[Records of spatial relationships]
::::::

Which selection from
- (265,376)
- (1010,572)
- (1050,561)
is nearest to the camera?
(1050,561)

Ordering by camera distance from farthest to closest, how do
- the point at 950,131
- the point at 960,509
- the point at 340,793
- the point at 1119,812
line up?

::::::

What needs to be done
Can you reproduce all of the lines above word for word, without changing anything?

Answer
Which selection from
- (265,376)
- (1010,572)
- (1050,561)
is nearest to the camera?
(1050,561)

Ordering by camera distance from farthest to closest, how do
- the point at 950,131
- the point at 960,509
- the point at 340,793
- the point at 1119,812
line up?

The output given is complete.